Araştırmalar da bu dönüşümü doğruluyor: Gençlerin yüzde 62’si internette gördükleri videolardan ve mem’lerden öğrendikleri kelimeleri gündelik dilinde kullanıyor. Yüzde 58’i mizah anlayışlarının internet tarafından şekillendiğini, yüzde 60’ı alışkanlık ve ritüellerini içerik üreticilerinden aldığını, yüzde 59’u ise kişisel tarzlarının çevrimiçi içeriklerden etkilendiğini söylüyor. Kısacası dijital dünya, onların kimliğini yalnızca eğlencede değil, günlük yaşamda da biçimlendiriyor.

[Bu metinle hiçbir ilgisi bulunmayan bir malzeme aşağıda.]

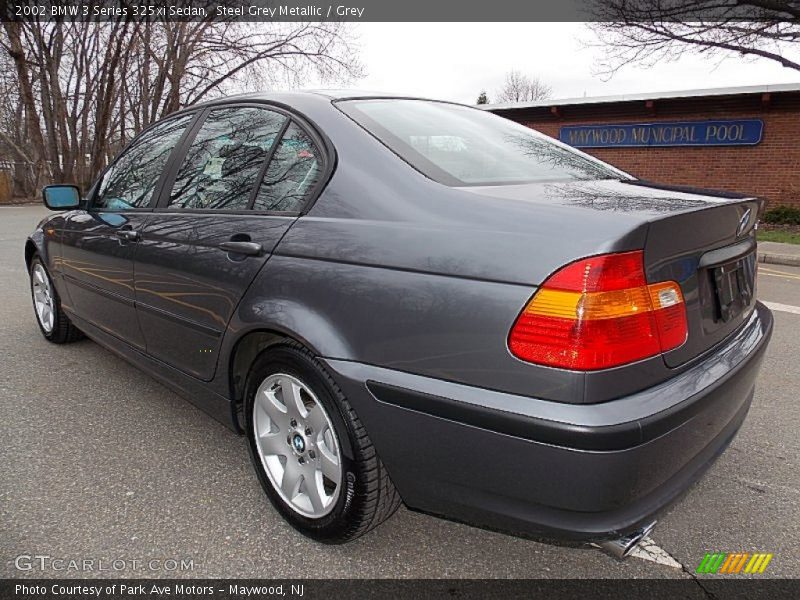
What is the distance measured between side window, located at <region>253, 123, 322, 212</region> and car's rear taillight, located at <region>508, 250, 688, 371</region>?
3.23ft

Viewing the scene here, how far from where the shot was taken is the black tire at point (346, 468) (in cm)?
179

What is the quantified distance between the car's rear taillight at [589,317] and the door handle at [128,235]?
205cm

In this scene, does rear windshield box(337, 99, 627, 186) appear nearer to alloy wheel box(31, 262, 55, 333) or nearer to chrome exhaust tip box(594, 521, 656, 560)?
chrome exhaust tip box(594, 521, 656, 560)

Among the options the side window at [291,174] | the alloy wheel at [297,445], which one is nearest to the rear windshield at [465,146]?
the side window at [291,174]

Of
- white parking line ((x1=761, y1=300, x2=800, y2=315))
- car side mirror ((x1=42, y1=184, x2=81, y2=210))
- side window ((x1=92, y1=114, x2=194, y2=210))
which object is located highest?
side window ((x1=92, y1=114, x2=194, y2=210))

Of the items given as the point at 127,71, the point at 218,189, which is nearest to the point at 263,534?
the point at 218,189

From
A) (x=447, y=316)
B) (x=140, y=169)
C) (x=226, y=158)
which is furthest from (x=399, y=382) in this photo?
(x=140, y=169)

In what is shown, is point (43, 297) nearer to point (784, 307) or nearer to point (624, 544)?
point (624, 544)

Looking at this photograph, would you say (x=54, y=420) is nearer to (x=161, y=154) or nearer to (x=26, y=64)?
(x=161, y=154)

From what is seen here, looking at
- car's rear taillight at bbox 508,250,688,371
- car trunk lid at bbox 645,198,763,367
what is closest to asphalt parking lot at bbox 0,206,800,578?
car trunk lid at bbox 645,198,763,367

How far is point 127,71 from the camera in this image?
80.2 ft

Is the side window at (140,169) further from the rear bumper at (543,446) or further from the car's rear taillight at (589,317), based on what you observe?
the car's rear taillight at (589,317)

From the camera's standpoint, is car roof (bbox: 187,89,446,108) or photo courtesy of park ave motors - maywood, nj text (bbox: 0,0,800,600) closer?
photo courtesy of park ave motors - maywood, nj text (bbox: 0,0,800,600)

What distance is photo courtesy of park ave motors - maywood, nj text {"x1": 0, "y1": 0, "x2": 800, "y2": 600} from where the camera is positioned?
1459 millimetres
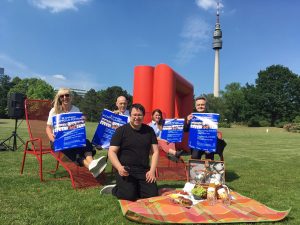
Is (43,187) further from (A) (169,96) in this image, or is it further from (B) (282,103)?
(B) (282,103)

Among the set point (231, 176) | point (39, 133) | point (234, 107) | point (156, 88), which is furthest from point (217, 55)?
point (39, 133)

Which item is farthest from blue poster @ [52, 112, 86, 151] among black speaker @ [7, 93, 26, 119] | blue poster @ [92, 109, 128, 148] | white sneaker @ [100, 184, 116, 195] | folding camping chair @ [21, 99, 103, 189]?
black speaker @ [7, 93, 26, 119]

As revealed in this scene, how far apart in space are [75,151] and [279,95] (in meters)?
69.7

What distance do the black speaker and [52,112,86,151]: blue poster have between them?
663 centimetres

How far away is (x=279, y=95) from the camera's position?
69.6 meters

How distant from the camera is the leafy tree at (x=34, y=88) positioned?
3250 inches

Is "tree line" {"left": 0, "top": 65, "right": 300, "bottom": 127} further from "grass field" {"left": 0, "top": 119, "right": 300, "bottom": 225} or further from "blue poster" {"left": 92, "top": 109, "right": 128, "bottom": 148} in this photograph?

Fotoğraf: Alamy Stock Photo
Bugünün gençleri “Creative Maximalism” adı verilen, yoğunluk ve katmanlılık üzerine kurulu yeni bir estetik anlayış geliştirdi. Bu estetik dört temel özelliğe dayanıyor:
Videolar, katmanlı görseller, ikonlar ve çok hızlı kurgularla dolu. Tek bir ekranda çok fazla bilgi ve görsel ipucu yer alıyor. Örneğin; kısa video formatlarında (Shorts, Reels) dans koreografilerinin üzerine emojiyle verilen talimatlar ekleniyor ya da “fancam” videolarında aşırı hızlı sahne kesmeleri kullanılıyor.
İçerikler artık tek bir kişinin üretimiyle sınırlı değil; büyük topluluklar tarafından sürekli genişletiliyor. Örneğin “Skibidi Toilet” fenomeni, başta tuvaletlerden çıkan kafaların var olduğu videolar zamanla animasyonlara dönüştü. Hatta bu konsept üzerine 4 milyondan fazla video üretildi.
İçerikler internet altkültürlerinden gelen şakalar, mem’ler ve referanslarla dolu. Örneğin, “Spinning Cat” adlı kısa videonun bir şarkıya dönüştürülmesi ya da yaz aylarında popüler olan emote (dijital ortamda duygu veya tepkiyi ifade eden görsel/animasyon) trendleri, izleyicilerin internet kültürüne olan aşinalığını ölçüyor ve topluluk aidiyetini pekiştiriyor.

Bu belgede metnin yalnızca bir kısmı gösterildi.